Cause[edit | edit source]
PLS is due to mutations in the CTSC gene (11q14.2) that codes for cathepsin C (also known as dipeptidyl peptidase I), a lysosomal protease playing a role in epidermal differentiation and desquamation and in activation of serine proteases expressed in cells of the immune system. CTSC mutations lead to an almost total loss of cathepsin C activity which seems to result in susceptibility to specific virulent pathogens. It is also suggested that other immune-mediated deficiencies in the host defense mechanism could be involved in the pathogenesis of PLS.

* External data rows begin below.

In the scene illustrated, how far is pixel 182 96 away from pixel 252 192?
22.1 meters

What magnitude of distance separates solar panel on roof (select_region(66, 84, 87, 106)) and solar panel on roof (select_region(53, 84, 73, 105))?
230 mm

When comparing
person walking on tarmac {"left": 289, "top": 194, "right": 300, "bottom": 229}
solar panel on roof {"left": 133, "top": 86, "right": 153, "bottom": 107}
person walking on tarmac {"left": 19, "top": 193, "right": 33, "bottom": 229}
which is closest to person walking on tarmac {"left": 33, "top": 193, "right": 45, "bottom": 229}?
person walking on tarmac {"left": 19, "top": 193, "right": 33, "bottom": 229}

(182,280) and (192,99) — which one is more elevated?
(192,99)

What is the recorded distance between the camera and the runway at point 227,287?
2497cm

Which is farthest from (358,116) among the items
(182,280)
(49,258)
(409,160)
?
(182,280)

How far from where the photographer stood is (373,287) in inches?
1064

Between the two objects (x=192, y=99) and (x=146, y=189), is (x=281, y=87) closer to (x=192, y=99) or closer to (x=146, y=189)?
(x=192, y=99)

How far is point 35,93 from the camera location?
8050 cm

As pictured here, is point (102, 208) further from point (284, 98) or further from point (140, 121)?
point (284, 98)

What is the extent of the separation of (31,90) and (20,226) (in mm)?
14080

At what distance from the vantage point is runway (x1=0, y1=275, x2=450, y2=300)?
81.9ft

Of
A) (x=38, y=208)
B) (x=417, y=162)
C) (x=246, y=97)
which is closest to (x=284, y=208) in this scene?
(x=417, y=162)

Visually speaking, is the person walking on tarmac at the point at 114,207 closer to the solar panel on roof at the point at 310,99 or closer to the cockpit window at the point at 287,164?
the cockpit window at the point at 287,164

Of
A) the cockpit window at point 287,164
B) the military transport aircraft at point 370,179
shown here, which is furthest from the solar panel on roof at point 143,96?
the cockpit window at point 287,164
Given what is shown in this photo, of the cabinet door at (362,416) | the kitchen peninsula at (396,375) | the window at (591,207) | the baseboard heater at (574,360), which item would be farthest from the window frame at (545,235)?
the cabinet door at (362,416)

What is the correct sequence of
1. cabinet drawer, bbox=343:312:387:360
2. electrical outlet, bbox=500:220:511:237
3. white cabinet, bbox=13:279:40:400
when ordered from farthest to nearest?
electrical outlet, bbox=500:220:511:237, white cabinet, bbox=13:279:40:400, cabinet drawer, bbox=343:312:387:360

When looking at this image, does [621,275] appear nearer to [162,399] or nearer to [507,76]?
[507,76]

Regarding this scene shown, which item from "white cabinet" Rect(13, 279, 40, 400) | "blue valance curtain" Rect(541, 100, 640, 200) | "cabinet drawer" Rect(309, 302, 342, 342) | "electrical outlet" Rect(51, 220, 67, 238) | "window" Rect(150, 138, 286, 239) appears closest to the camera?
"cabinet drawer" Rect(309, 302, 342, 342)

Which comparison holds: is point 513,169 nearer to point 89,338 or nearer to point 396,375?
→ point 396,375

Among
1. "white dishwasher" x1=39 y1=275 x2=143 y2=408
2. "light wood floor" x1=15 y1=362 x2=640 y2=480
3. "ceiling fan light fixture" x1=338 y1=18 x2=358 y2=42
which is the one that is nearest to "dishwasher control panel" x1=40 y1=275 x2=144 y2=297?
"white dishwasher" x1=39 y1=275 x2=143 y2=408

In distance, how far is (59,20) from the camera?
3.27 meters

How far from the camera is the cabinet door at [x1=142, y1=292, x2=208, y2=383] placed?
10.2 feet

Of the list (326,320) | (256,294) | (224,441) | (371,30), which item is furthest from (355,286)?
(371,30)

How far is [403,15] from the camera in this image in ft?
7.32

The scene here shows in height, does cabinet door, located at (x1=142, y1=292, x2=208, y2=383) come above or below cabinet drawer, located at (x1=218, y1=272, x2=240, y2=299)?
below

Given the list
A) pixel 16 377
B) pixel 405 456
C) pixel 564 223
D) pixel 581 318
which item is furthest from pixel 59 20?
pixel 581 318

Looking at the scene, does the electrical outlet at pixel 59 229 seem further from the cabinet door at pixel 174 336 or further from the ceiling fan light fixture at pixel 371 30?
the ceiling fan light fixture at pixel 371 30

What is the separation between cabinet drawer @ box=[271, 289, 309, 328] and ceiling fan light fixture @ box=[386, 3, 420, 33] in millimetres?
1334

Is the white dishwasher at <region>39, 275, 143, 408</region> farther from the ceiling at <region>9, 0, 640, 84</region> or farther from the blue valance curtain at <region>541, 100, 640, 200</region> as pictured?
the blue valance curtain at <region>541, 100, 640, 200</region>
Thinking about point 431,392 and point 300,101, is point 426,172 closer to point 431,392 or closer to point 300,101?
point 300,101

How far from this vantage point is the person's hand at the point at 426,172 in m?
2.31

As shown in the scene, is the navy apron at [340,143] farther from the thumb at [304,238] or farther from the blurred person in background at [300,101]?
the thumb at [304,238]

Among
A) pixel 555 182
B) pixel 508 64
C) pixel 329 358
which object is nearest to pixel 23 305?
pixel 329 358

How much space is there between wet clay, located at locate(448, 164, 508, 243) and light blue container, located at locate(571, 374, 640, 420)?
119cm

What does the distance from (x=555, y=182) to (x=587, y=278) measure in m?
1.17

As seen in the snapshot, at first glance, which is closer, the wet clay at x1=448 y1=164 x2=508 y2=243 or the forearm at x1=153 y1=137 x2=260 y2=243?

Inheritance[edit | edit source]
Transmission is autosomal recessive. Genetic counseling should be offered to the parents of an affected individual informing them of the 25% chance their offspring has of inheriting the disease causing mutation.
Signs and symptoms[edit | edit source]
Diffuse palmoplantar keratoderma with erythematous plaques develops between the first and fourth years of life, with the soles being usually more severely affected than the palms. Psoriasiform hyperkeratosis can overflow onto the dorsal surfaces of the hands and feet (transgredient spread) and, less frequently, lesions can be seen on the limbs (knees, elbows). Skin lesions are followed by intense gingivitis that rapidly progresses into periodontitis with alveolar bone lysis and early loss of primary dentition. The skin lesions are aggravated by cold and during episodes of severe periodontitis.
During childhood, the phenomenon of periodontal disease recurs with rapid loss of permanent dentition. Cases of PLS with mild and/or late-onset periodontal disease have been reported occasionally. PLS is accompanied, in half of the patients, by enhanced susceptibility to cutaneous and systemic infections (furunculosis, skin abscesses, pyoderma, hidradenitis suppurativa , respiratory tract infection...). Patients may also present with malodorous hyperhidrosis, follicular hyperkeratosis, nail dystrophy or dural calcifications. The association of PLS with malignant melanoma or squamous cell carcinoma has been reported in very rare occasions.
For most diseases, symptoms will vary from person to person. People with the same disease may not have all the symptoms listed. 80%-99% of people have these symptoms
- Abnormal fingernail morphology(Abnormal fingernails)
- Atrophy of alveolar ridges(Shrinking of gum ridges)
- Gingivitis(Inflamed gums)
- Palmoplantar hyperkeratosis(Thickening of the outer layer of the skin of the palms and soles)
- Palmoplantar keratoderma(Thickening of palms and soles)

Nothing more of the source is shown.